Of course, the PlayBook takes it time loading Flash content… you’ll get a much better experience using a desktop web browser. But at least you have the option on the PlayBook.

The PlayBook browser also gets a perfect 100 score on the Acid3 web standards test, and has no rendering artifacts.It does well on JavaScript and HTML5 tests as well.

The video also shows off the on-screen keyboard for the PlayBook, which looks a lot better on a 7 inch display than the standard Android browser when scaled up to larger devices — although touch-typing is probably still easier on the iPad with its larger 10 inch screen.

You can check out the comparison video after the break.

  • http://twitter.com/Publicglutton Public Glutton

    Just another example of apple’s lack of foward thinking….or is it?

    • Anonymous

      It is. The current version of the iOS firmware on the iPad is really horrible. Memory leaks and all those stuffs.

      iOS 4.2 is much better. It’s like night and day. I’d love to see this test repeated on iOS 4.2.

  • Anonymous

    Time the loading of the pocketful-of-canvas demo page … as you see the playbook took 4 seconds (at around 2.26 in the video) and the ipad took 1.5 seconds (at around 2.29 in the video). Of course they didn’t show that happening side by side as that would have shown the ipad to be faster!!

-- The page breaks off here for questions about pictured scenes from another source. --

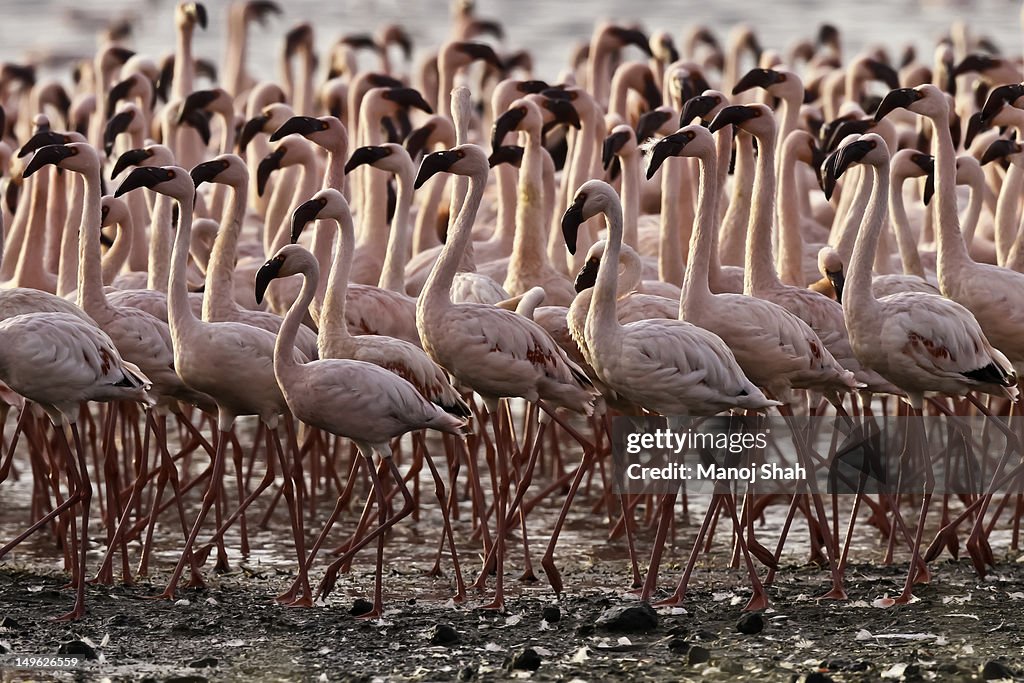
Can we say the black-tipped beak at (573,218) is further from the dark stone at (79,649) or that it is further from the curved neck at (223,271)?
the dark stone at (79,649)

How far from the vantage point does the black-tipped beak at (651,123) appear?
11594 millimetres

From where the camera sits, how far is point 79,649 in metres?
6.74

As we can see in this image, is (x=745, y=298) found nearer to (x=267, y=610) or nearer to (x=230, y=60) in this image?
(x=267, y=610)

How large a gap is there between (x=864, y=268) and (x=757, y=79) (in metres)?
2.91

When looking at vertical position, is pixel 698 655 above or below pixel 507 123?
below

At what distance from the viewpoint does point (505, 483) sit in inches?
327

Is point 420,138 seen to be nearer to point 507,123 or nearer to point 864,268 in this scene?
point 507,123

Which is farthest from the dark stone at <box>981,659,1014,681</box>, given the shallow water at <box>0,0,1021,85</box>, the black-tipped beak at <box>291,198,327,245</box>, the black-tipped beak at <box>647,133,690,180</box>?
the shallow water at <box>0,0,1021,85</box>

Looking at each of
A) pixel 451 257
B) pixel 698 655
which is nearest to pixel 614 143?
pixel 451 257

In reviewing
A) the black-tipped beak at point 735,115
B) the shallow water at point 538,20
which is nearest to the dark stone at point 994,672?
the black-tipped beak at point 735,115

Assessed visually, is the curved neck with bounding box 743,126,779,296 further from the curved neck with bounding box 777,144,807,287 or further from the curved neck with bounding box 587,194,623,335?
the curved neck with bounding box 587,194,623,335

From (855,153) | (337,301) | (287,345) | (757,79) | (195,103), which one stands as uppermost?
(195,103)

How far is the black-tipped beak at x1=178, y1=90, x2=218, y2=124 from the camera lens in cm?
1298
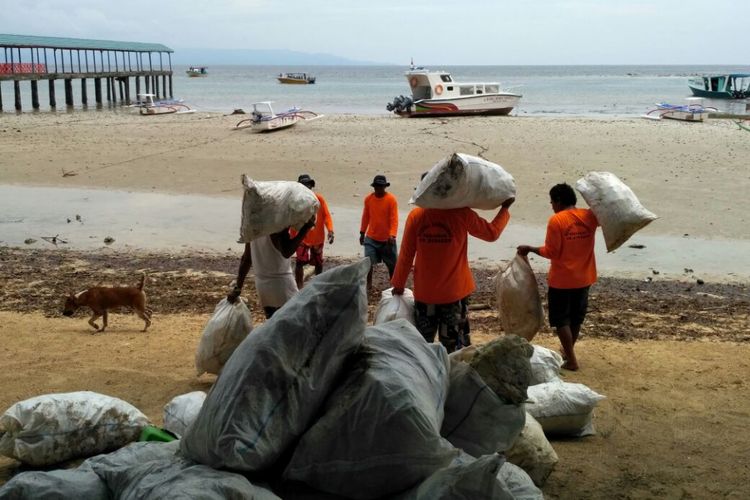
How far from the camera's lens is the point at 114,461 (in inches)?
107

    Yes the playbook has some better elements but as all ipad users know that is hardly relevant when the ipad experience is good.

    • aftermath

      Your comments are weird.

      The iPad experience is not good. It’s bad because of the limitations. What it does within those limitations is good, but the incompleteness and inadequacy of the experience makes it impossible for the good pieces to accumulate into a good whole. It’s like having a severed foot as a best friend. It doesn’t matter how nice that foot is or how much you like it, it’s not a person and thus not a good person.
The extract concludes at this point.